For CPOL = 0, the clock idles at logic zero. If CPHA = 0, data are read on the rising edge and change on the falling edge of SCK. If CPHA = 1, data are read on the falling edge and change on the rising edge of SCK.
For CPOL = 1, the clock idles at logic high. If CPHA = 0, data are read on the falling edge and change on the rising edge of SCK. If CPHA = 1, data are read on the rising edge and change on the falling edge of SCK.
Isolated SPI Bus
The propagation delay of standard SPI configurations presents only a fraction of the clock pulse width. Implementing isolation, however, adds a significant amount of prop-delay to the interface timing (Fig. 3). The only way to make this circuit work is through a drastic reduction in clock frequency and, thus, in data throughput.
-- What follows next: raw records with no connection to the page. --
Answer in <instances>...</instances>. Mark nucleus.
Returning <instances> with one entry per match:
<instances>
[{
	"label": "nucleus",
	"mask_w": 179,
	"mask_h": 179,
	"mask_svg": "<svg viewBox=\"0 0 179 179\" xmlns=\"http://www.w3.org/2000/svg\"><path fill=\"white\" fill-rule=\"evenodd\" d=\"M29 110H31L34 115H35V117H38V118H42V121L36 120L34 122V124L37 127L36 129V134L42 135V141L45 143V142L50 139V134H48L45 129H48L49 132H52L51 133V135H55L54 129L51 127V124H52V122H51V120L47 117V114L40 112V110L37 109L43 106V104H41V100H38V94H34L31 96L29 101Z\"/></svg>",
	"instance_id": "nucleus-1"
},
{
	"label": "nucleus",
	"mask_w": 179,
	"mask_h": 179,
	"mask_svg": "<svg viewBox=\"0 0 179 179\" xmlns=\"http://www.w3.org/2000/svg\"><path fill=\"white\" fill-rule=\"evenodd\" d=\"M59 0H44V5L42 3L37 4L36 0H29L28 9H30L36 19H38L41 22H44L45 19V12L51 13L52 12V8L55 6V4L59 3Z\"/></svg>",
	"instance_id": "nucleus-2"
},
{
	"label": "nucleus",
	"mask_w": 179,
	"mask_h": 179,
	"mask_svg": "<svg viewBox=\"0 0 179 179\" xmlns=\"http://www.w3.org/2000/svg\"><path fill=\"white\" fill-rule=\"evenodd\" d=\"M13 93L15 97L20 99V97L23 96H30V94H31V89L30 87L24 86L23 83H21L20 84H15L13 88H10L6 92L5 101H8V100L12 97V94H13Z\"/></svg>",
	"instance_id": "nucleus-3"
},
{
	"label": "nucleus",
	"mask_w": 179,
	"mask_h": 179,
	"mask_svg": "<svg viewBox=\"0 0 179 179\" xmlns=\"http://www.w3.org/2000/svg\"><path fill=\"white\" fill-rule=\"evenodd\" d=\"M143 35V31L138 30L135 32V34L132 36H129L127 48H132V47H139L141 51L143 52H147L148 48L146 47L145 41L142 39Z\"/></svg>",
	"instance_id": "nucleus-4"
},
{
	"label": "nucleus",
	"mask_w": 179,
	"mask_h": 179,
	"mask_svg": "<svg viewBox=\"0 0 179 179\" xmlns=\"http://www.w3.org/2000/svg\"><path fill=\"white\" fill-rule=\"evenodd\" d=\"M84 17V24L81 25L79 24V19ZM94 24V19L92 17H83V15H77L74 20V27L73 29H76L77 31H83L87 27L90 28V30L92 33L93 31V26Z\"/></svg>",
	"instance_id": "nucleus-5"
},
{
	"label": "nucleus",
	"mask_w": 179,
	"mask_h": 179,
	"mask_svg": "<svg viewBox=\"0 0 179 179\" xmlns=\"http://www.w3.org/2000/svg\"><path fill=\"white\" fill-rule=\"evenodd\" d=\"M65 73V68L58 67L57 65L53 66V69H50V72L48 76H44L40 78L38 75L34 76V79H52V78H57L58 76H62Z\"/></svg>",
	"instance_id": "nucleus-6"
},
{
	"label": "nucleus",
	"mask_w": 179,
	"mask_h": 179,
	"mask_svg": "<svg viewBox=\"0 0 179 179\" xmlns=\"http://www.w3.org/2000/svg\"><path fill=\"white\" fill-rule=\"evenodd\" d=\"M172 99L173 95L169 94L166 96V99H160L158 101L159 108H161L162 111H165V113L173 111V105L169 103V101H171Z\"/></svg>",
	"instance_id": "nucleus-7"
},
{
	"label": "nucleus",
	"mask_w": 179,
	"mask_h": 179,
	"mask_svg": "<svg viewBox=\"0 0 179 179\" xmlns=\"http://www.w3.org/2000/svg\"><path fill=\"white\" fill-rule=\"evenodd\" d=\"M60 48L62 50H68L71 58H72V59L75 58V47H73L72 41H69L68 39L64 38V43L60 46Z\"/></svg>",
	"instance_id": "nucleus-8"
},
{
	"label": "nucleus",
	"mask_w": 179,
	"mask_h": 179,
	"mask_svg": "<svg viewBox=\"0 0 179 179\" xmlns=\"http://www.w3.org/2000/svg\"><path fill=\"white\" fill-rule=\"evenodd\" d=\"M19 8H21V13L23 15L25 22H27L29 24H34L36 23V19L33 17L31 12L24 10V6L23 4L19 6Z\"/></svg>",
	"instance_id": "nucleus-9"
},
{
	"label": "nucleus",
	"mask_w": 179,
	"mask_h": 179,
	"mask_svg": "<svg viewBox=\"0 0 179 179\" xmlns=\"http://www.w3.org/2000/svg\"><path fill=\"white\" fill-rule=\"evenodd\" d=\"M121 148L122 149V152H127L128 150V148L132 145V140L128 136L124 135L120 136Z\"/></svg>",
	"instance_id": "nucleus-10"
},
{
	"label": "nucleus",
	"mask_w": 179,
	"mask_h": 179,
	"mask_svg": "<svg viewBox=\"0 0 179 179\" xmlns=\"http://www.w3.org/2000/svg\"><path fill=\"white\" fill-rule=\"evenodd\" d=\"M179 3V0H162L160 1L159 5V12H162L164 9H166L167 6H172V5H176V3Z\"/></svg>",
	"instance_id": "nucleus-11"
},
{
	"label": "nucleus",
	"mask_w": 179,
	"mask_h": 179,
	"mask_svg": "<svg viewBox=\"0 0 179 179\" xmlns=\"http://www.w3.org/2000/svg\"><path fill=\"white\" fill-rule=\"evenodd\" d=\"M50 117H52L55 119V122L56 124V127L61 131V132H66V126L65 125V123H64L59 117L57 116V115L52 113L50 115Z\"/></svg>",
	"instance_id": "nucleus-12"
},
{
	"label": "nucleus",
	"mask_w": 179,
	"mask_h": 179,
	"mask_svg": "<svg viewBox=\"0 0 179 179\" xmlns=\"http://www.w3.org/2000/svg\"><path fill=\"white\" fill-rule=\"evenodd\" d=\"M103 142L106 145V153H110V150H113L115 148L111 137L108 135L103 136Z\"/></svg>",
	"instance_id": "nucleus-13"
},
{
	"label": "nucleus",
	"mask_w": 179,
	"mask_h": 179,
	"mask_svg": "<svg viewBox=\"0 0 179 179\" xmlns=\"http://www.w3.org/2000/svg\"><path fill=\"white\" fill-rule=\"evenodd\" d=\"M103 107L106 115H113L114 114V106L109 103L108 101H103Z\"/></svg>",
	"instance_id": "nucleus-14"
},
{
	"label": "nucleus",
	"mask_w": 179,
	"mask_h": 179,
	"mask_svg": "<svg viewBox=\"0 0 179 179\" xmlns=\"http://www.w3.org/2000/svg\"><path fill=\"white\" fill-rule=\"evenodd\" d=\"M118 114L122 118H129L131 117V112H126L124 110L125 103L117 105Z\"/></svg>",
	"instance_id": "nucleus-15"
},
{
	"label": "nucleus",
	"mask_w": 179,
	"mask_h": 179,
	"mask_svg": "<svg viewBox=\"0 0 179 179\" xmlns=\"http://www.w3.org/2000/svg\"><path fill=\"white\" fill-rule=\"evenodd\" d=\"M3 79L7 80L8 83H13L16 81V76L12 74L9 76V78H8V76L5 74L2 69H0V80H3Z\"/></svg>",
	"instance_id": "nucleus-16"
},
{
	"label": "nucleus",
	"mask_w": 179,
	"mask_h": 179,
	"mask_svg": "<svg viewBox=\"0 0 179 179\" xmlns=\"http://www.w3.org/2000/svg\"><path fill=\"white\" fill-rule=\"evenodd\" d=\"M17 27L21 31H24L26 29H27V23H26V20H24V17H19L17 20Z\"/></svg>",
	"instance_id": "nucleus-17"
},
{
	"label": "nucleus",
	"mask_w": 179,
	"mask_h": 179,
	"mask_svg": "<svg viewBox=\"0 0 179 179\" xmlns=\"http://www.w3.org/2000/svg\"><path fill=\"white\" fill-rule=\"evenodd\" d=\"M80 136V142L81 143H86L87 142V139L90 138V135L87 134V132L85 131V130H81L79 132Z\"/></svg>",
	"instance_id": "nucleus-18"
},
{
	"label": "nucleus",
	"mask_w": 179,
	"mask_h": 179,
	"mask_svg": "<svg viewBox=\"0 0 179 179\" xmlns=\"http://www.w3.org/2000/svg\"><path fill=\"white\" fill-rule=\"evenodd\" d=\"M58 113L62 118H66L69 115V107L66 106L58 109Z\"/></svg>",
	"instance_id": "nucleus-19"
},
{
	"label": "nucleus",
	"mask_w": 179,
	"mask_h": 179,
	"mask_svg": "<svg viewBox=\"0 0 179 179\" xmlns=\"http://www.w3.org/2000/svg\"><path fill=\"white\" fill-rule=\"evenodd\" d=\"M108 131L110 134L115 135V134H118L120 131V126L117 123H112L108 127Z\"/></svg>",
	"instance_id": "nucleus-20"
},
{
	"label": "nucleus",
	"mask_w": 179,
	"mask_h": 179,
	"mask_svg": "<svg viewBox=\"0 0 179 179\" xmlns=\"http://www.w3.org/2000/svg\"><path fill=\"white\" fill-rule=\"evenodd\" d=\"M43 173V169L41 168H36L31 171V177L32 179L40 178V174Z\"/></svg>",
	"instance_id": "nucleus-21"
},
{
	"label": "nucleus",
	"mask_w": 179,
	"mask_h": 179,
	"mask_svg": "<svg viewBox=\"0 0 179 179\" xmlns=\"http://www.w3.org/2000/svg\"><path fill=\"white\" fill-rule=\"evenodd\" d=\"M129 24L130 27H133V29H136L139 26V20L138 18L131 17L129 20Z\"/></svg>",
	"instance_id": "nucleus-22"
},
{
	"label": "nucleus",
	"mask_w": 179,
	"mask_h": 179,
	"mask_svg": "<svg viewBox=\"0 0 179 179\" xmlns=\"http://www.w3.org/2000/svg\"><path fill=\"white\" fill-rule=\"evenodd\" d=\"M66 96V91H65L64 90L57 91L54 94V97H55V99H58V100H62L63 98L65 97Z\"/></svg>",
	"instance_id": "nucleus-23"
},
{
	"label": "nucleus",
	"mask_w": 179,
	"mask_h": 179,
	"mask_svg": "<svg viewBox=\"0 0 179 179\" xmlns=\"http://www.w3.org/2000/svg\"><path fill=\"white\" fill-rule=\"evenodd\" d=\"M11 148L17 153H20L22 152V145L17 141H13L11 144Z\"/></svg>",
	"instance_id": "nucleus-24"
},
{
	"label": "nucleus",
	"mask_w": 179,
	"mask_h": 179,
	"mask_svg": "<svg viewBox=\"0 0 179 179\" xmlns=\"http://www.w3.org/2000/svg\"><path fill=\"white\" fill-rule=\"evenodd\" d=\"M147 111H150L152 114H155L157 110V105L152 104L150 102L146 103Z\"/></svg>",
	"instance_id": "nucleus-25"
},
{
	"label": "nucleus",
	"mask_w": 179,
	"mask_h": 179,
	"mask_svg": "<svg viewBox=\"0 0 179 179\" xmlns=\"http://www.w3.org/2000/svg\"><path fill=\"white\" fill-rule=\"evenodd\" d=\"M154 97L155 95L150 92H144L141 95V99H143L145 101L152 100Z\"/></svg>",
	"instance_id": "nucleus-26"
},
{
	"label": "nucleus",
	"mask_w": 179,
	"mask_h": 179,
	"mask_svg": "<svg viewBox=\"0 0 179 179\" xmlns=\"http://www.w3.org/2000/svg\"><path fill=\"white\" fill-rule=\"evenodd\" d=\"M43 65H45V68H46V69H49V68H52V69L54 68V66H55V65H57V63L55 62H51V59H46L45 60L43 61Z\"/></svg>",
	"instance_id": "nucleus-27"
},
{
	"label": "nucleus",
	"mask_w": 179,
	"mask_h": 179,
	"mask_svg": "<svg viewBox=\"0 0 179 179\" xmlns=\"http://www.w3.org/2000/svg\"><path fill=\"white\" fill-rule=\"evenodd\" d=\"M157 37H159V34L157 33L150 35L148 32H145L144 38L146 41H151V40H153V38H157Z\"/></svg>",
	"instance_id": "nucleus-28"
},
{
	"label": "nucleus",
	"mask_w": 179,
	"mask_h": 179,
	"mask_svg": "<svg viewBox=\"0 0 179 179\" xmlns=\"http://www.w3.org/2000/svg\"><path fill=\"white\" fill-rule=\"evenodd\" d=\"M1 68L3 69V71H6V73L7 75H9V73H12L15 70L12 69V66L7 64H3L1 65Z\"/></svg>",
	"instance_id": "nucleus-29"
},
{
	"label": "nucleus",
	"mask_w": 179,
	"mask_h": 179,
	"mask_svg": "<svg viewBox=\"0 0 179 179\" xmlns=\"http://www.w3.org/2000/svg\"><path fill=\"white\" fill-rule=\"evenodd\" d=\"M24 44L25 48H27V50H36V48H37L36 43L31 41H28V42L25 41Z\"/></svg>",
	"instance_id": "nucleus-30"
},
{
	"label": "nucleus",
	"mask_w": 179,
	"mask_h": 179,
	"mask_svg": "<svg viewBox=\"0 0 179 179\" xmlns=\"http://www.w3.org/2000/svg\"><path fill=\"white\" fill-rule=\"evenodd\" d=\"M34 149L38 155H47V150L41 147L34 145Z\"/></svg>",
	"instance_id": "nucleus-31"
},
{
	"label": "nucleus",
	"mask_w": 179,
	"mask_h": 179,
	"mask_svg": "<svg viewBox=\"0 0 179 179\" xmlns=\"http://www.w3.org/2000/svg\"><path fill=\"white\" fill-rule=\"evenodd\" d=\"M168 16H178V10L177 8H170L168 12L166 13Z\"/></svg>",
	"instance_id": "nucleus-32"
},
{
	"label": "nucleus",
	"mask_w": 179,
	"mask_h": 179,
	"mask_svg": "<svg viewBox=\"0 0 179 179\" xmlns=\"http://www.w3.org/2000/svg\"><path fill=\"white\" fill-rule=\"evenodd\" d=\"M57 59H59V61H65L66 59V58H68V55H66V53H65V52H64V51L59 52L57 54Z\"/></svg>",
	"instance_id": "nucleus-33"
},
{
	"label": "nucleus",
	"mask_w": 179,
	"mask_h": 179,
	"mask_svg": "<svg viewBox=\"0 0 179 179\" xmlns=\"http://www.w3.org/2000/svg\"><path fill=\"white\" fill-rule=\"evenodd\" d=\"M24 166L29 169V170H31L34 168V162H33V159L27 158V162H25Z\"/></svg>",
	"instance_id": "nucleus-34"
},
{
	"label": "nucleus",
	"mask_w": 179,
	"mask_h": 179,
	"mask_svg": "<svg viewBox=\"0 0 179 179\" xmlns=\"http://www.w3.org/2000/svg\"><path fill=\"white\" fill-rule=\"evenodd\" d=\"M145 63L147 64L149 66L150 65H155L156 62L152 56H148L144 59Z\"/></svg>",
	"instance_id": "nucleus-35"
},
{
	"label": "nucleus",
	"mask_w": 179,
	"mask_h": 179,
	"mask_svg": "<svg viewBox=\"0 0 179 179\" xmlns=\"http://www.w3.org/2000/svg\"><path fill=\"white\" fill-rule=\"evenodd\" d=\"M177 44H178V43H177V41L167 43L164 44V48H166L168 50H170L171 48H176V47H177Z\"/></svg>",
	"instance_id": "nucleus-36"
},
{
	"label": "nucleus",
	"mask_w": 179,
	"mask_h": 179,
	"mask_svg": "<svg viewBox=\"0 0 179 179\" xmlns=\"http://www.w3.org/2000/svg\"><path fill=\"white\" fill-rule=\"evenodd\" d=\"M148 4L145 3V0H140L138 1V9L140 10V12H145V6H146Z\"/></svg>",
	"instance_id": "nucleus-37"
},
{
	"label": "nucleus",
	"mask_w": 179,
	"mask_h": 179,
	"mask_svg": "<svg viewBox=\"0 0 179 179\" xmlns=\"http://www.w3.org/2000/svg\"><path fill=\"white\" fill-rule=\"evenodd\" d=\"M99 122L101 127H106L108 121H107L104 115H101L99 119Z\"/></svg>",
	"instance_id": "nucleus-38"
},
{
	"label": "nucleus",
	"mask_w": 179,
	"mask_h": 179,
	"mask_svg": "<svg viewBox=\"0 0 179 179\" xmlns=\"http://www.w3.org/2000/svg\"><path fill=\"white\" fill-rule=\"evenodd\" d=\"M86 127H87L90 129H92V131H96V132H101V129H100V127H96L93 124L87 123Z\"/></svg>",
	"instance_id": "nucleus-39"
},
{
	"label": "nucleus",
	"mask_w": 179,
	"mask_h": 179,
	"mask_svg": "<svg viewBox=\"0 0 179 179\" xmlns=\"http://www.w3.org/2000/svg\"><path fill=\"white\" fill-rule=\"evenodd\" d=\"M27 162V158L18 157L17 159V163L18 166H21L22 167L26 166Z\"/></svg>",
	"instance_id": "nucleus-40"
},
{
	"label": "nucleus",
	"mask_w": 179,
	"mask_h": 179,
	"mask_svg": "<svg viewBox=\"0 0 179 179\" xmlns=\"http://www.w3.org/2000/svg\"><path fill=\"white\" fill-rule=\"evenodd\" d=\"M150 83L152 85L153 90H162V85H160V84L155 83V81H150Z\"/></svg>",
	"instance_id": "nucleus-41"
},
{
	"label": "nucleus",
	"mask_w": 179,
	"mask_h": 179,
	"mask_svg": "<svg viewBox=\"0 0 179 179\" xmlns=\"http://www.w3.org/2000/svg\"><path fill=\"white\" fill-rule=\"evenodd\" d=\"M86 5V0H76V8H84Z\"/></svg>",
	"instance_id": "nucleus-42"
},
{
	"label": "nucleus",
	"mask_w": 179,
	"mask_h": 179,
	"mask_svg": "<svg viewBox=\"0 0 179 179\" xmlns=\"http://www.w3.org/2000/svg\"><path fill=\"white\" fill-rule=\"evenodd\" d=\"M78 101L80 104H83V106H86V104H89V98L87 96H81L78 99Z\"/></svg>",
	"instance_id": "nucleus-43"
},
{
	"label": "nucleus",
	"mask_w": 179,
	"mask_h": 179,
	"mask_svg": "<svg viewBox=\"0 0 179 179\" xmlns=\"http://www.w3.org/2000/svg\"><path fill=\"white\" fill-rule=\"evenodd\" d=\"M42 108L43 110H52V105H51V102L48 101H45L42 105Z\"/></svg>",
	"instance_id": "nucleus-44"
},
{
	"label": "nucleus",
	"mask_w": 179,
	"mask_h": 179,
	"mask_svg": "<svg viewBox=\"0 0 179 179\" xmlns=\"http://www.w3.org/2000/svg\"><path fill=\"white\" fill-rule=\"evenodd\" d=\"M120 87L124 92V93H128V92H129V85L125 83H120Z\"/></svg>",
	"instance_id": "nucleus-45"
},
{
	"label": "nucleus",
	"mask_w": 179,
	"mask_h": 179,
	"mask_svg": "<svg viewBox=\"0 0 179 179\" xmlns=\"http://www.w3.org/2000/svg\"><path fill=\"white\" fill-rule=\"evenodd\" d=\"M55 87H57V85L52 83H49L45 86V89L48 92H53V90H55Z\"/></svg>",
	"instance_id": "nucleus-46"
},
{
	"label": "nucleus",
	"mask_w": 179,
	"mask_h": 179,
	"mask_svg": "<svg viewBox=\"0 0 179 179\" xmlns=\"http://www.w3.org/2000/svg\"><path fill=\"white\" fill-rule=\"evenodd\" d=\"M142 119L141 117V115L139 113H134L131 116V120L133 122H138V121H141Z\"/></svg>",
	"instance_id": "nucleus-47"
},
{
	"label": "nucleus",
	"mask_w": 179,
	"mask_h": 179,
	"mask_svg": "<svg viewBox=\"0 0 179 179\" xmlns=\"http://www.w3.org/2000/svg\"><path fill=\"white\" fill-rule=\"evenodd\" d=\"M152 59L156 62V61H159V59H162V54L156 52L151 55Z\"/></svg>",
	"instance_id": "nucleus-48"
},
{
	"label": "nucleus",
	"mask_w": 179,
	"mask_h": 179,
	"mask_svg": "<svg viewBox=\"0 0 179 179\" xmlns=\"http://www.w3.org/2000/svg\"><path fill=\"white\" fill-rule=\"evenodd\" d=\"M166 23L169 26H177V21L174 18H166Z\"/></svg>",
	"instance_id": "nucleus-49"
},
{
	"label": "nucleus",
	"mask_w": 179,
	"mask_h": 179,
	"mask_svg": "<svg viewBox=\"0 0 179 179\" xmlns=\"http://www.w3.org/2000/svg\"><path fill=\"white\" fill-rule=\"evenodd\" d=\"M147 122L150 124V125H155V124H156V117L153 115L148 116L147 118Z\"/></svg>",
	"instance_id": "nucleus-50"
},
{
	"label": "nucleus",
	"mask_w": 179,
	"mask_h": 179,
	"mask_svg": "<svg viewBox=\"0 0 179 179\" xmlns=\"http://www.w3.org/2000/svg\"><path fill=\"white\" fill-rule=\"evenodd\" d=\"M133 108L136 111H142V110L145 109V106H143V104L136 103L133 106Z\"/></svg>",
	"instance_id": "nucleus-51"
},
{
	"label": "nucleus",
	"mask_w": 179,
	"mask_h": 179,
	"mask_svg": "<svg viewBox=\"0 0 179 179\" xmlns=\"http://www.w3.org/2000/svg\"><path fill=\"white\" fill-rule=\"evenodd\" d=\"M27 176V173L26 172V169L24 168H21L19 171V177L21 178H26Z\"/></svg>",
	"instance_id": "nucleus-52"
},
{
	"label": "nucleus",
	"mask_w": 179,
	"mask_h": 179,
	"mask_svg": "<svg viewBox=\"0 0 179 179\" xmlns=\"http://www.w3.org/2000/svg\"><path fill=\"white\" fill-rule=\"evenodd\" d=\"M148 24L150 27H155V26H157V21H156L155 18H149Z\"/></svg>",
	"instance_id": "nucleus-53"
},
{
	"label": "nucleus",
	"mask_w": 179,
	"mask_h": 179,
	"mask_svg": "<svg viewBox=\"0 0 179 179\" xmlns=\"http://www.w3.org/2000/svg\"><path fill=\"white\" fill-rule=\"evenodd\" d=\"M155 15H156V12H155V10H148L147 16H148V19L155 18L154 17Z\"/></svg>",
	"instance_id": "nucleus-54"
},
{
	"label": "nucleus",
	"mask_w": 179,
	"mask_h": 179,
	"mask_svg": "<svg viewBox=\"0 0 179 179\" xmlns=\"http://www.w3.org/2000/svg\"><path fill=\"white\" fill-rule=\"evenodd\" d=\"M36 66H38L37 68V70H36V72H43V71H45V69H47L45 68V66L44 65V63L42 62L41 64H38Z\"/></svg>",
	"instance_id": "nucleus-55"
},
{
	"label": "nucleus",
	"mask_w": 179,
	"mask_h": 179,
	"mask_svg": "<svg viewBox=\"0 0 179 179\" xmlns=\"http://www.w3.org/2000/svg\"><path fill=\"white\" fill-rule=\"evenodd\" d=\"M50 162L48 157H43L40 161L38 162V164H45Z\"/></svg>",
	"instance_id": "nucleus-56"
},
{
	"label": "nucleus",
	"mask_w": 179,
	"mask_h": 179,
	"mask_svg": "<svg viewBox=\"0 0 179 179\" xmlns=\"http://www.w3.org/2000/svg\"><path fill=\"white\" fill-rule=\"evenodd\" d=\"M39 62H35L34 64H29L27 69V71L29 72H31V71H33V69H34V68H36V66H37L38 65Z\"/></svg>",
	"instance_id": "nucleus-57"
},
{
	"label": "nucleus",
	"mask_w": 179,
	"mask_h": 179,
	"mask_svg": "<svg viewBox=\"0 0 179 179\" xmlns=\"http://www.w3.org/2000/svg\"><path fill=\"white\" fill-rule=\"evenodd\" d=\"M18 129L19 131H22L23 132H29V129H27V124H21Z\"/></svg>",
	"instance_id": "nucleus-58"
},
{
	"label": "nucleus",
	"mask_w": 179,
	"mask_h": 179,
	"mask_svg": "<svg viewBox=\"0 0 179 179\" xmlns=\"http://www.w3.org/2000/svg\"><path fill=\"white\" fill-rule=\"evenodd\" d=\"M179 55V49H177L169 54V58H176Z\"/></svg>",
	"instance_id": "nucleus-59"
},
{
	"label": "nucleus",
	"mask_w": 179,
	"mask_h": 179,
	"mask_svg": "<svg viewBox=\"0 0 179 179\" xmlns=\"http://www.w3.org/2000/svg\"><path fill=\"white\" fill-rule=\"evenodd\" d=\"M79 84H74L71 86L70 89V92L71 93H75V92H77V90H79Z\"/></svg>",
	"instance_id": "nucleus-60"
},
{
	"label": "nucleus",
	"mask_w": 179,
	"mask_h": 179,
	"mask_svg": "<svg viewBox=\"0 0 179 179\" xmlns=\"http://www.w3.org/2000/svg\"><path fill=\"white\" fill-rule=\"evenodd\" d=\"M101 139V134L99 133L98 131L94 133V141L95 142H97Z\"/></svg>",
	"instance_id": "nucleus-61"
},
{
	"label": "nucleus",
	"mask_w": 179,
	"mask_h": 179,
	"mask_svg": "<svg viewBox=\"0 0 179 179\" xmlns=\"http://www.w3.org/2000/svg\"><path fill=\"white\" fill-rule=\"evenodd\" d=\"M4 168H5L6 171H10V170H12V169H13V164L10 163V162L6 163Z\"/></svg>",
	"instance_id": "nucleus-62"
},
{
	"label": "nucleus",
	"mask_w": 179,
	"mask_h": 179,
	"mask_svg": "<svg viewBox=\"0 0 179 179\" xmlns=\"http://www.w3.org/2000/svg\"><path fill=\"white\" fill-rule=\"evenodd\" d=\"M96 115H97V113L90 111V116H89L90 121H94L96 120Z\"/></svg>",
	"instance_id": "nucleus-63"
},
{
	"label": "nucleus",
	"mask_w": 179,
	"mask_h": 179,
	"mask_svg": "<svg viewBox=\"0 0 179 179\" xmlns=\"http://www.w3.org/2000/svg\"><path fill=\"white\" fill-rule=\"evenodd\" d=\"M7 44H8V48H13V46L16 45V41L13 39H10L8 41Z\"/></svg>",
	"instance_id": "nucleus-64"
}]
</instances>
Let’s assume that at time X the rising clock edge starts the interface timing and both clock and transmit data from the master arrive equally delayed by the isolator prop-delay at the slave at t = x + tP. Then, after the response time, tRSP, the slave sends its data toward the master, where the receive data also experience a delay through the isolator. Thus, the total delay between the initial clock edge and the receive data is approximately twice the isolator propagation delay (Fig. 4):
tD = 2 • tP + tRSP
Therefore, at high clock rates the synchronicity between clock and receive data is lost. While the slave will still be able to sample the transmit data at the correct time, the master is sampling the receive data at the wrong time. Hence, the loss of synchronicity means loss of data and an increase in bit errors.
One way to maintain synchronicity is the drastic reduction in clock rate until the clock pulse width is extended to approximately twice the propagation delay. To give an example: for a 150-Mbits/s high-speed digital isolator such as the ISO7231M operating at 3.3-V supplies, the maximum prop-delay is 34 ns, which demands a minimum clock pulse width of T/2 = 2 x 34 ns = 68 ns.
In the case of a 50% duty cycle, this pulse width translates to a clock period of 136 ns or a 7.35-MHz clock. Unfortunately, this level of transmission speed totally underutilizes the capabilities of a high-speed isolator. Another method to fully utilize the isolator’s maximum speed capability is the clock loopback method.
Isolated SPI Bus With Clock Loopback
To communicate with SPI peripherals at high speed and/or across long distances, it is necessary to compensate for the propagation delay of the data link. The most commonly applied method is to loop back the master clock via a separate data line, which resembles the receive clock to provide synchronicity for the receive data sent by the slave (Fig. 5).
In transmit direction, the data sent by the master stay in synch with the master clock and can be easily read by the slave. In the opposite or receive direction, data sent by the slave traverse synchronously with the looped-back clock as both experience the same prop-delay through the isolator (Fig. 6).
Because both data streams, in transmit and receive, now possess their own clock to which they run synchronously, the data link is independent of propagation delay and clock speed and allows for maximum speed utilization.
A key requirement of this approach is that the master controller must provide two SPI ports, one of which is programmed in master mode, while the other is programmed in slave mode. Most modern microcontrollers satisfy this requirement by providing two, three, and four SPI ports on a single chip with frequencies well above 20 MHz
However, FPGAs allow for significantly higher clock rates, such as 50 MHz to 100 MHz. This type of speed is commonly required in digital I/O modules with high channel counts where multiple SPIs work in a daisy-chain configuration and fast serial speed is imperative.
SPI is a synchronous, full duplex interface. When confronted with high-speed requirements and long propagation delays, caused by digital isolators or long transmission links, apply the clock-loopback method to ensure reliable interface operation.